**EXERCISE**
Your response should match the records line for line.

╭─ EXCERPTED DATA

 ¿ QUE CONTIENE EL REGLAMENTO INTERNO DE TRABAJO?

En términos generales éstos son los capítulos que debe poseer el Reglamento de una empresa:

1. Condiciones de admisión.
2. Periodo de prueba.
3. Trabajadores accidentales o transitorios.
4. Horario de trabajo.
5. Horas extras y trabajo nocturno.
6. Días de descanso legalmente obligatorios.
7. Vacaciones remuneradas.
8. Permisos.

╰─

**RESPONSE AREA**
 ¿ QUE CONTIENE EL REGLAMENTO INTERNO DE TRABAJO?

En términos generales éstos son los capítulos que debe poseer el Reglamento de una empresa:

1. Condiciones de admisión.
2. Periodo de prueba.
3. Trabajadores accidentales o transitorios.
4. Horario de trabajo.
5. Horas extras y trabajo nocturno.
6. Días de descanso legalmente obligatorios.
7. Vacaciones remuneradas.
8. Permisos.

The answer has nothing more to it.